In our visit a few autumns ago, we were welcomed by the modest, a bit shy even, Monsieur Remi Jeanniard. With a brief tour to the winemaking facilities (really, it took us a very brief moment to tour the entire place, yes, it is tiny). We had our tasting at the cellar with Monsieur Jeanniard leading us through the his gorgeous terroir driven wines.
Domaine Remi Jeanniard's vines are older than average vine age in the region, with all of his Vielles Vignes village bottlings being at least 50 years old, and the Morey St Denis over 60. This gives a natural concentration to the wines. Most of the work here is in the vineyard with no chemical fertilizers added and harvest is done by hand. Vinification is pretty much traditional: natural yeast, just 12 months in oak with relatively small percentages of new oak being used. Bottled with very little SO2 and without filtering and fining.
What strike us the most was the understated style of the wines. The wines are not powerhouses, instead they're attuned to a zen-like quiet, slowly drawing on seasoned Burgundy palates. The aromatic profile is filled with red fruits and flowery bouquet, with the higher cuvees showing deeper, complex aromas of blue fruits, peppery spiciness and savoriness. The wines have one thing in common, the acidity. Highly refreshing, it brings out the sensation of salinity and juiciness. Without a doubt this is pretty classic Morey St Denis, showing just a touch of edge but with excellent refinement in it.
Other than the introduction thus far and the technical notes to follow, the amazing detail about this Domaine is the price of the wines! The wines are sold out at the Domaine year in year out, and getting them on the secondary market is a challenge for the low production levels and rising popularity! Monsieur Jeanniard has had several opportunities to increase the price but nay, he said this is the price he wanted to sell. What a true wine lover!
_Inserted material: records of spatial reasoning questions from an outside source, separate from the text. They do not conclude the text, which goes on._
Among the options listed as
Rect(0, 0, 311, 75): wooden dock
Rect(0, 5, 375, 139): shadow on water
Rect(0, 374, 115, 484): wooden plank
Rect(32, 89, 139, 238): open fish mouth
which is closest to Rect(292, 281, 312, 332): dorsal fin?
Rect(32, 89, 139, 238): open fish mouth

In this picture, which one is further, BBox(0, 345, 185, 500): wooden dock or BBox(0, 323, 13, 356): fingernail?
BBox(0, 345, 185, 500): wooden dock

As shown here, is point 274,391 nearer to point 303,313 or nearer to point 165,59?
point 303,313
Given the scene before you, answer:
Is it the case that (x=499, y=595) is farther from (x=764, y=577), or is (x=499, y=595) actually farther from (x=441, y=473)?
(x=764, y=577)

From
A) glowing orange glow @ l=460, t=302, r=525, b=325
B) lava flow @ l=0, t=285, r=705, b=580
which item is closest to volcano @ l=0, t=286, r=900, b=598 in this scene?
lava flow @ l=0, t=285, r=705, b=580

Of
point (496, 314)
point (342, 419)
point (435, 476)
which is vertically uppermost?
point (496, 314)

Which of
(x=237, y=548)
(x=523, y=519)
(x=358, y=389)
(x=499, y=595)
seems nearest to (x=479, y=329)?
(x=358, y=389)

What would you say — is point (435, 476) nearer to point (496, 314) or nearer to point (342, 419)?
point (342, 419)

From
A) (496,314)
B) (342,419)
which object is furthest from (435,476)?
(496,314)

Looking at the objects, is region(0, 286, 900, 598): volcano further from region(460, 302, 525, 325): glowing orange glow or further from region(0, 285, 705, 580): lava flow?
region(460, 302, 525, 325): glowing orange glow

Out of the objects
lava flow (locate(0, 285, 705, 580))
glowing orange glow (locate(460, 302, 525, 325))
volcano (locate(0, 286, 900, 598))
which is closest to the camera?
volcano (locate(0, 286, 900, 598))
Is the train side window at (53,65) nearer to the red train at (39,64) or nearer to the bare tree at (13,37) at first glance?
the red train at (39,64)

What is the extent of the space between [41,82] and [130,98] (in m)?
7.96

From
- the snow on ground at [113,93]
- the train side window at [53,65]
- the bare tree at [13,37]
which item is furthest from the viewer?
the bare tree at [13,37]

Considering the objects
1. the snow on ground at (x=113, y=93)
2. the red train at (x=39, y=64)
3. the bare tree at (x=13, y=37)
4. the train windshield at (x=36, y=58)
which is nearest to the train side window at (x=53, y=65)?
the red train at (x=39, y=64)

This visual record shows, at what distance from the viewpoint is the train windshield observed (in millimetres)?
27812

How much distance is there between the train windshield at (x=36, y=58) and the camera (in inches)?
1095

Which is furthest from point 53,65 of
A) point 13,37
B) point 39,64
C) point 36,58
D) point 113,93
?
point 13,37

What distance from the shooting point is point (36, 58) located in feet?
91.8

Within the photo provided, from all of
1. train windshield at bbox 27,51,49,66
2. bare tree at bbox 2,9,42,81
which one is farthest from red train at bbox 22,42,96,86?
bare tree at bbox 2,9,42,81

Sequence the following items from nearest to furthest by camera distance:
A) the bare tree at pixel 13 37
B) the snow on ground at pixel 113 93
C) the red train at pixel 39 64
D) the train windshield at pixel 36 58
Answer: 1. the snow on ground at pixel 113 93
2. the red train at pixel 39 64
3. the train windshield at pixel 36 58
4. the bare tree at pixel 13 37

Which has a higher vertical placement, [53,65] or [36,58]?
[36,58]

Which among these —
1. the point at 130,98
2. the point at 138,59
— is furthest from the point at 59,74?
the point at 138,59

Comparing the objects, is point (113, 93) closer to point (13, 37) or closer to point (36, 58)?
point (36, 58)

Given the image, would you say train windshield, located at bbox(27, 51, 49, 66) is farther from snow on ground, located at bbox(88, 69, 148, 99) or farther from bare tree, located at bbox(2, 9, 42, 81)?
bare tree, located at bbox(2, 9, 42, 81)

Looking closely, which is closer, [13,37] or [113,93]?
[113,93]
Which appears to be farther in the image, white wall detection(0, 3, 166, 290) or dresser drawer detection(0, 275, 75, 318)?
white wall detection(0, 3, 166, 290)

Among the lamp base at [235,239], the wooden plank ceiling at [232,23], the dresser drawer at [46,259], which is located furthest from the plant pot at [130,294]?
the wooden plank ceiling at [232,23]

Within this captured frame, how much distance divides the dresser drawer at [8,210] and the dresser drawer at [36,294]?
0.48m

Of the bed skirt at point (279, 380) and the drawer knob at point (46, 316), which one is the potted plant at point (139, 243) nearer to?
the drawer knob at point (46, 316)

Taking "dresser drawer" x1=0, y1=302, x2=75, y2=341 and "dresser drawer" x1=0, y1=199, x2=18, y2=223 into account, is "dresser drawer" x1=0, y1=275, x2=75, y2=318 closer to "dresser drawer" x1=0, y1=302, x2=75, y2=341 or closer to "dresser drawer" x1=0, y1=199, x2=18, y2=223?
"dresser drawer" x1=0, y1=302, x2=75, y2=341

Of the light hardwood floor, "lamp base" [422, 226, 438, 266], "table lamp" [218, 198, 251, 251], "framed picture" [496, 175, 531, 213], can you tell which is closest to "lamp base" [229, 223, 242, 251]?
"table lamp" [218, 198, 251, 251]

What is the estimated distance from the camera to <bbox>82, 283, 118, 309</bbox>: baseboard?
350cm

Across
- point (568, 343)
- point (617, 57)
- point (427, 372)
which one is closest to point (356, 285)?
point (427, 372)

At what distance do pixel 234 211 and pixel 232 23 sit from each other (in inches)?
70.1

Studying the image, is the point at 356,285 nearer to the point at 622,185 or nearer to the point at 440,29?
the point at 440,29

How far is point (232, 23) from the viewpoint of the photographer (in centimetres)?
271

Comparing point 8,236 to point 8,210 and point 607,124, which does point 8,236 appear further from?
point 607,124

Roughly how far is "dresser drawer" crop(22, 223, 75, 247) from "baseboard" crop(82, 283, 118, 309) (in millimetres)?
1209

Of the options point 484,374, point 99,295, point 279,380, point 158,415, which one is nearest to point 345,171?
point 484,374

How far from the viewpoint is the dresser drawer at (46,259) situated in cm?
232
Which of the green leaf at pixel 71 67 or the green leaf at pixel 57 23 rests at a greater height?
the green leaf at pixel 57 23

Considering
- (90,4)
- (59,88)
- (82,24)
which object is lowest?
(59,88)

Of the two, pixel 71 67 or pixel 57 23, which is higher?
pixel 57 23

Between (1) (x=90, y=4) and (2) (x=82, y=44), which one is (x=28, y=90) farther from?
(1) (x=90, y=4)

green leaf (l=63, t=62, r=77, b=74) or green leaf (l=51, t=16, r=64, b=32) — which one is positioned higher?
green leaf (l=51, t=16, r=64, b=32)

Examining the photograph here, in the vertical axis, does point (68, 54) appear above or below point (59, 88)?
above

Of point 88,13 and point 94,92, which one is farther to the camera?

The small and well kept cellar.
Famous plots galore in Morey Saint Denis
Morey Saint Denis Vielles Vignes
- 60 year old vines
- 420 cases/annum
Chambolle Musigny Vielles Vignes
- 50 year old vines
- Limestone bedrock
- ~ 250 cases/annum
Morey Saint Denis 1er Cru, Clos de Ormes
- >60+yrs old vines planted in high density ~ 12,500vines / ha.
- ~150 cases/annum
- Located below Clos de la Roche Grand Cru, on Gevrey side of Morey.
From a single parcel of about a third of a hectare, planted in 1951 on deep sandy-clay soils with large, round pebbles, these are hand-harvested with sorting in the vineyard. The grapes undergo pre-fermentation cold maceration, followed by a three-week fermentation with 20% whole bunches, with pigeage or pumping overs when necessary. After pressing, the wine is moved to 50% new barrels. Aged for one year before bottling - unfiltered.
Morey Saint Denis 1er Cru, Les Blanchards
- >40+yrs old vines. Named for the white clay-limestone soils.
- Located just below Clos des Lambrays, to the left.
- Fermentation takes place in stainless steel for three weeks. Aged in oak barrels for one year. 50% new oak. Everything from harvest to bottling is done by the lunar cycles.